Here's a code sample of how I'm doing it. Keep in mind that it might be totally wrong as I'm only trying to apply what I found in examples:

import mechanize
import cookielib

# Start Browser
br = mechanize.Browser()
cj = cookielib.LWPCookieJar()

br.set_cookiejar(cj)

br.set_handle_equiv(True)
br.set_handle_redirect(True)
br.set_handle_referer(True)
br.set_handle_robots(False)

br.set_handle_refresh(mechanize._http.HTTPRefreshProcessor(), max_time=1)

br.open('http://www.complexejuliequilles.com/')


for l in br.links(url_regex='secure'):
    br.follow_link(l)

br.select_form('form1')

br.form['fldUsername'] = 'myUsername'
br.form['fldPassword'] = 'myPassword'
br.submit()

In this particular example, I open http://www.complexejuliequilles.com, then I follow a link at the bottom that has the text "Administration", where I enter my credentials in the form, then I submit it. Normally, I would be redirected to the first page I was on, but with more buttons that are only usable by administrators. I want to click one of those links to fill out another form to add a list of users of which I have their email addresses, names, etc.
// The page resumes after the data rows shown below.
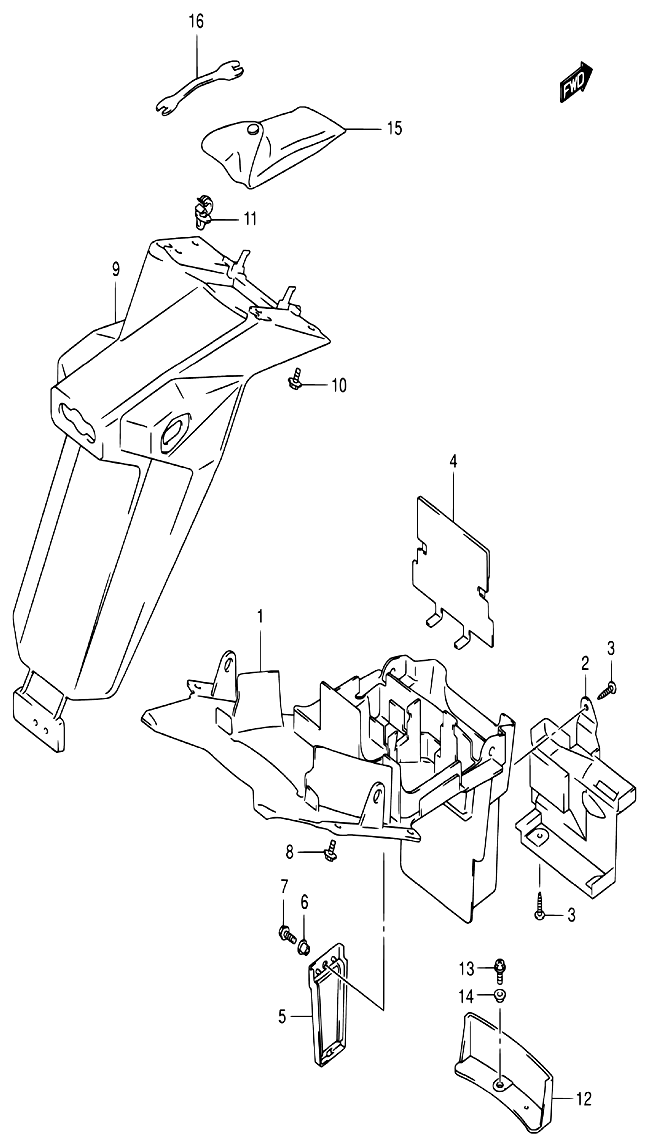 16
FWD
15
11
9
10
4
1
2
3
8
3
7
6
13
14
5
12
Is there something simple I'm missing? I think I get the basics, but I don't know the library enough to find what is going wrong with the redirect.

Answer

H.D. picture H.D. · Jul 31, 2012

http://wwwsearch.sourceforge.net/mechanize/documentation.html

Avoid using "_http" directly. The first underscore in a name tells us that the developer was thinking on it as something private, and you probably don't need it.

In [20]: mechanize.HTTPRefreshProcessor is mechanize._http.HTTPRefreshProcessor
Out[20]: True

There are some stuff you put before opening the URL that you don't really need. For example: mechanize.Browser() isn't urllib, it already manages the cookies for you. You should not avoid robots.txt. You can follow some more "convention over configuration" by seeing before which handlers are default:

mechanize.Browser().handlers

You probably have mechanize.HTTPRedirectHandler in that list (I do), if not:

br.set_handle_redirect(mechanize.HTTPRedirectHandler)

The for loop is strange, it seems like you're changing its iterator (links inside an open URL) inside the loop (browser opens another URL). I first thought you wanted to click recursively while there's a "secure" URL match. An error would depend on how the links() generator is implemented (probably it follows a fixed br.response() instance), but I think you just want to follow the first link that match:

In [50]: br.follow_link(url_regex="secure") # No loops

I don't know what kind of redirecting/refreshing you need. JavaScript changing window.location.href? If so, mechanize won't do it, unless you parse the JavaScript yourself.

You can get the "raw" information about the last open URL this way:

last_response = br.response() # This is returned by br.open(...) too
http_header_dict = last_response.info().dict
html_string_list = last_response.readlines()
html_data = "".join(html_string_list)

Even if it's a JavaScript, you can get the redirection URL by locating it in the html_data, using html_data.find(), regular expressions, BeautifulSoup, etc..

PEP8 note: Avoid using isolated "l" (lower "L") as variable, it might be mistakenly seem as "one" or "I" (upper "i") depending on the used font and context. You should use "L" or other name instead.